• **WHAT YOU NEED TO DO**
The answer must be an exact reprint of the lines from the one with "Nirvana, Футболка жіноча, розмір M" through the final line of the data, with no pictures included.

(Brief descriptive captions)
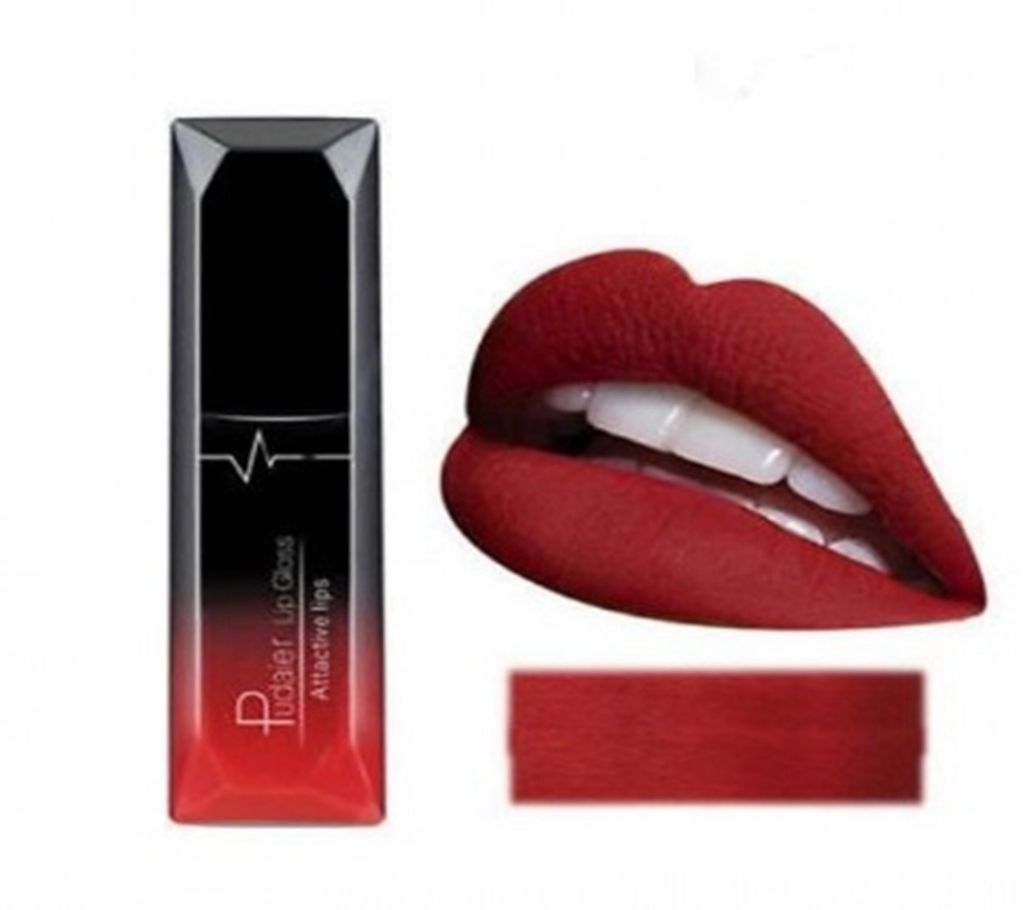 Pudaier long lasting matt liqiod lipstick-shade 16-ELB1894-B9T3 5535 1A00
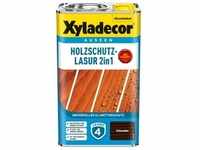 Xyladecor Holzschutz-Lasur 2in1 Palisander matt 2,5 l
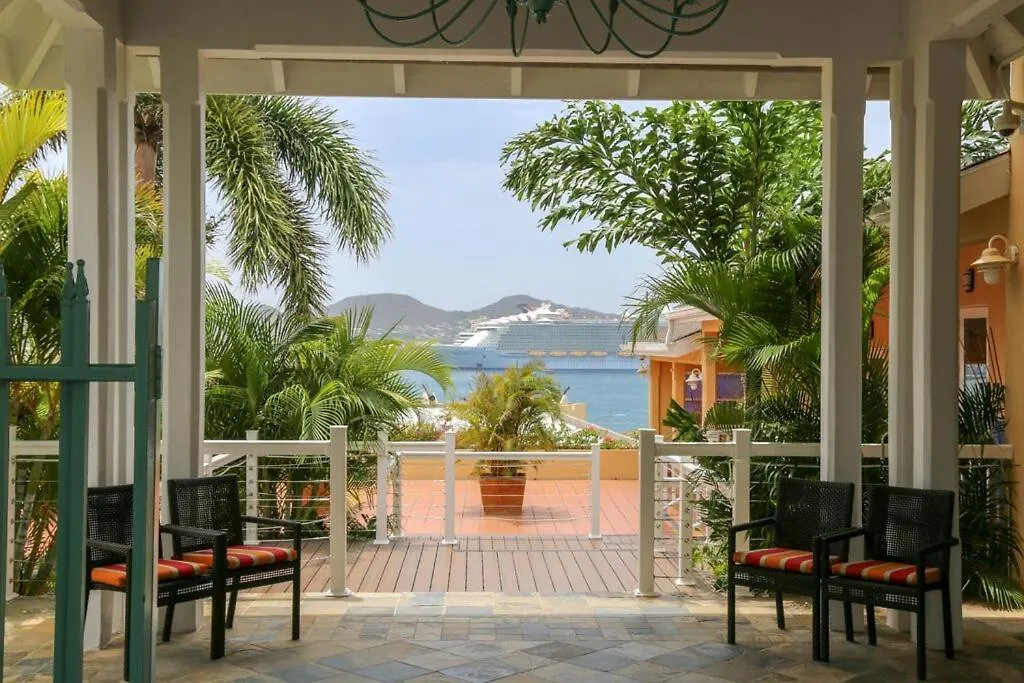 Ocean Terrace Inn Hotel Basseterre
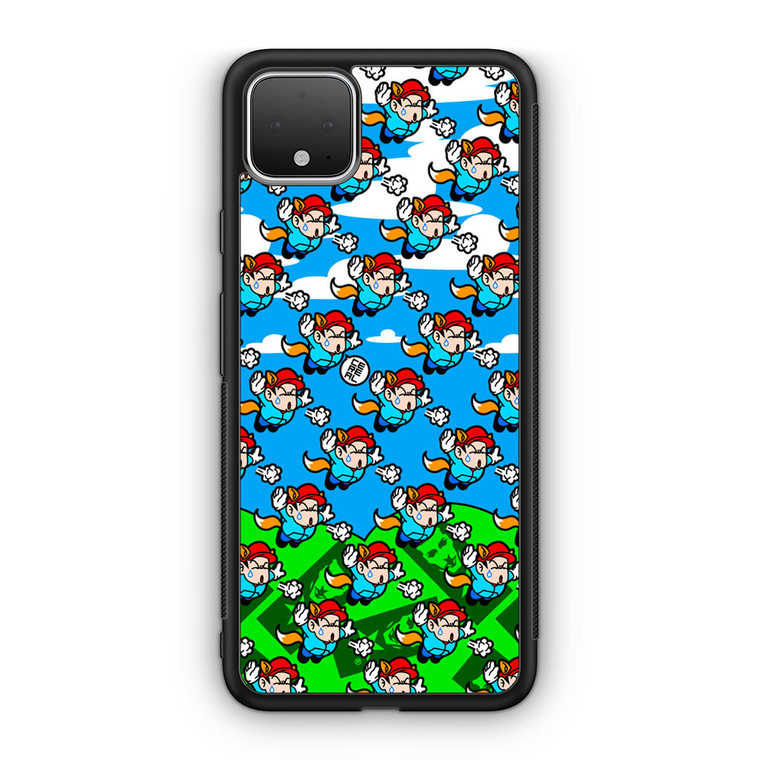 Billionaire Boys Club Mario Google Pixel 4 / 4 XL Case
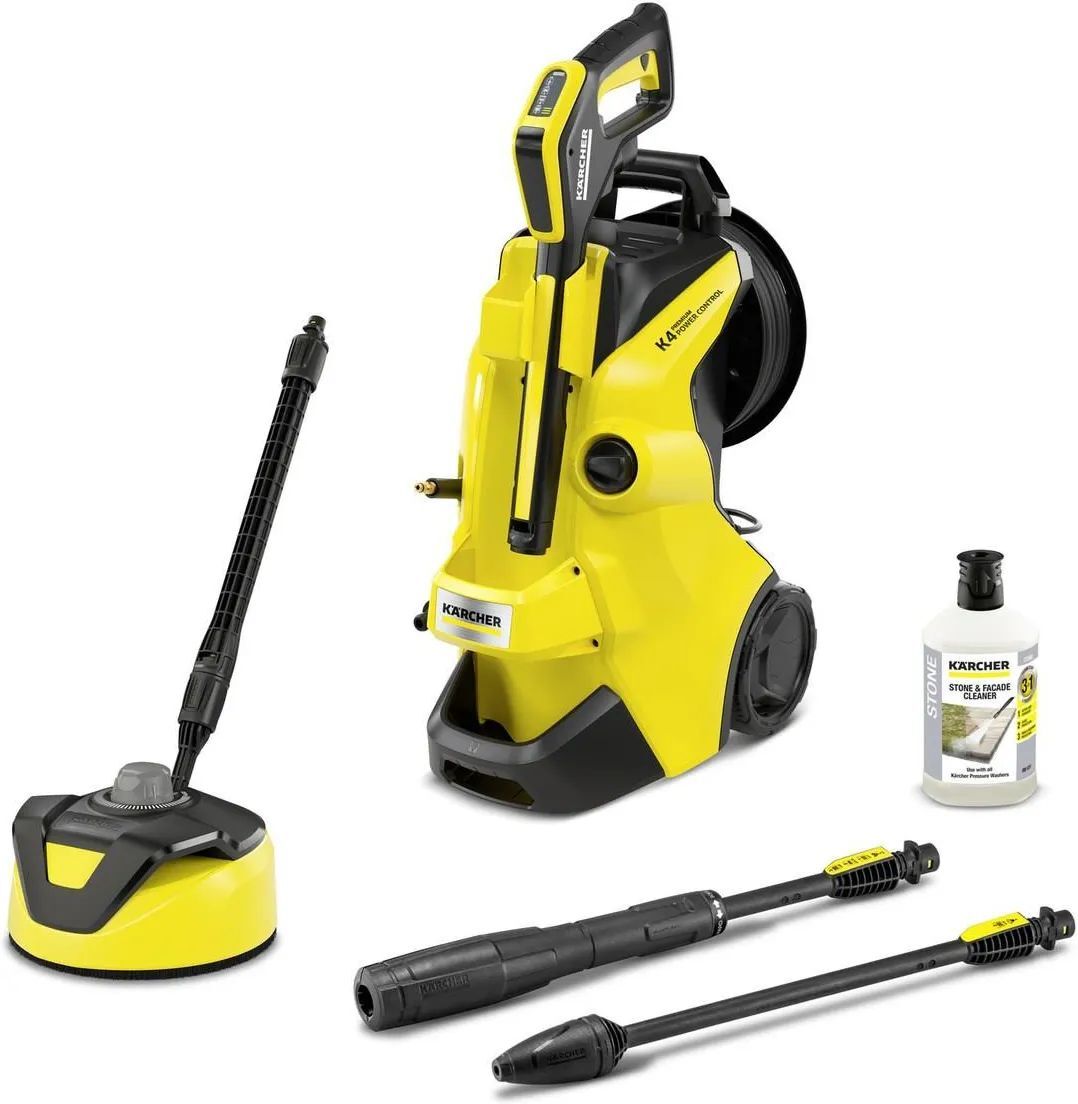 Мойка высокого давления Karcher K4 Premium Power Control Home 1.324-133.0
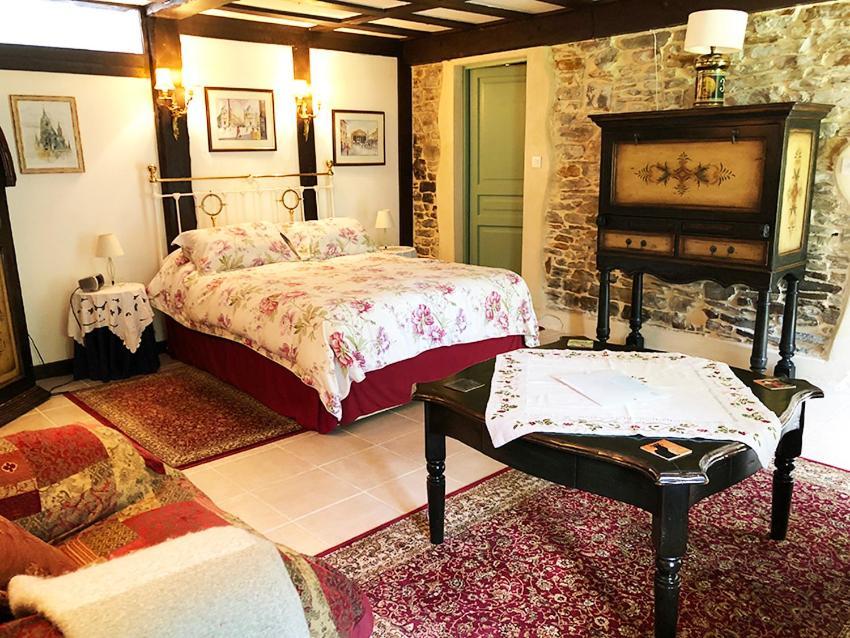 La Ferme Studio Apartments Condé-sur-Noireau 외부 사진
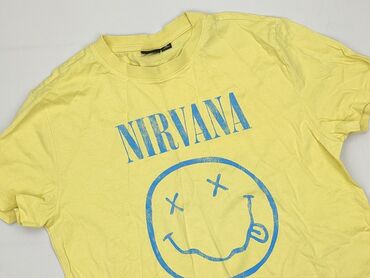 Nirvana, Футболка жіноча, розмір M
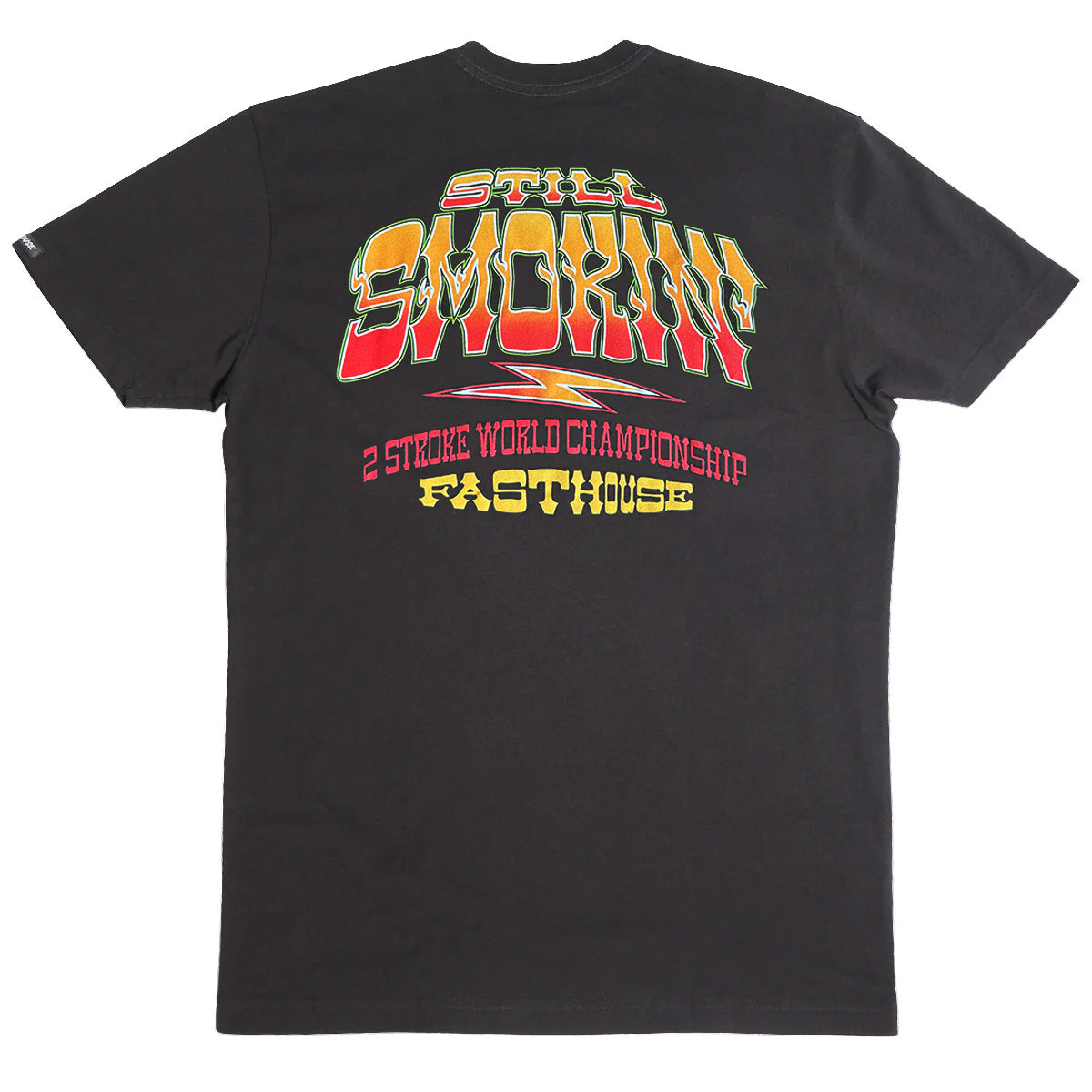 Still Smokin' 25 Tee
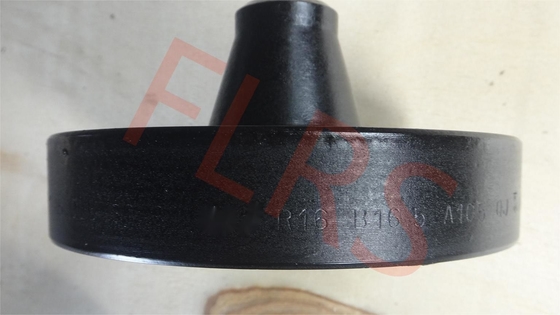 Gesmede Koolstofstaalwn Flens 1500LB Geschilderde ASME B16.5 Ring Type Joint Face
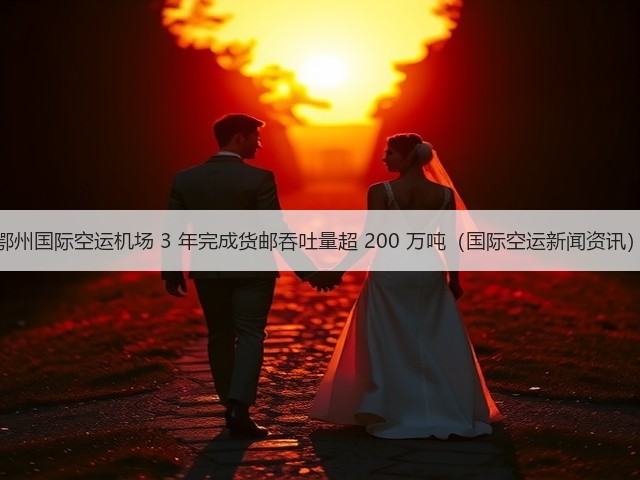 鄂州国际空运机场 3 年完成货邮吞吐量超 200 万吨(国际空运新闻资讯)(图3) 鄂州国际空运机场 3 年完成货邮吞吐量超 200 万吨(国际空运新闻资讯)(图3)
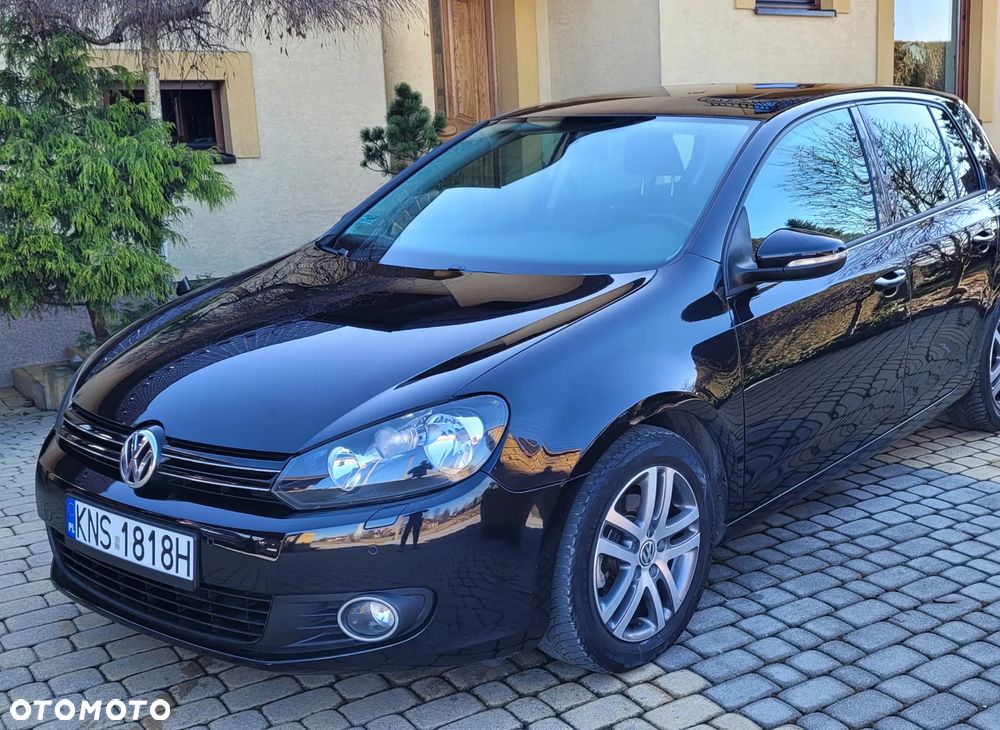 Volkswagen Golf 1.4 Comfortline - 1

• **YOUR RESPONSE**
 Nirvana, Футболка жіноча, розмір M
 Still Smokin' 25 Tee
 Gesmede Koolstofstaalwn Flens 1500LB Geschilderde ASME B16.5 Ring Type Joint Face
 鄂州国际空运机场 3 年完成货邮吞吐量超 200 万吨(国际空运新闻资讯)(图3) 鄂州国际空运机场 3 年完成货邮吞吐量超 200 万吨(国际空运新闻资讯)(图3)
 Volkswagen Golf 1.4 Comfortline - 1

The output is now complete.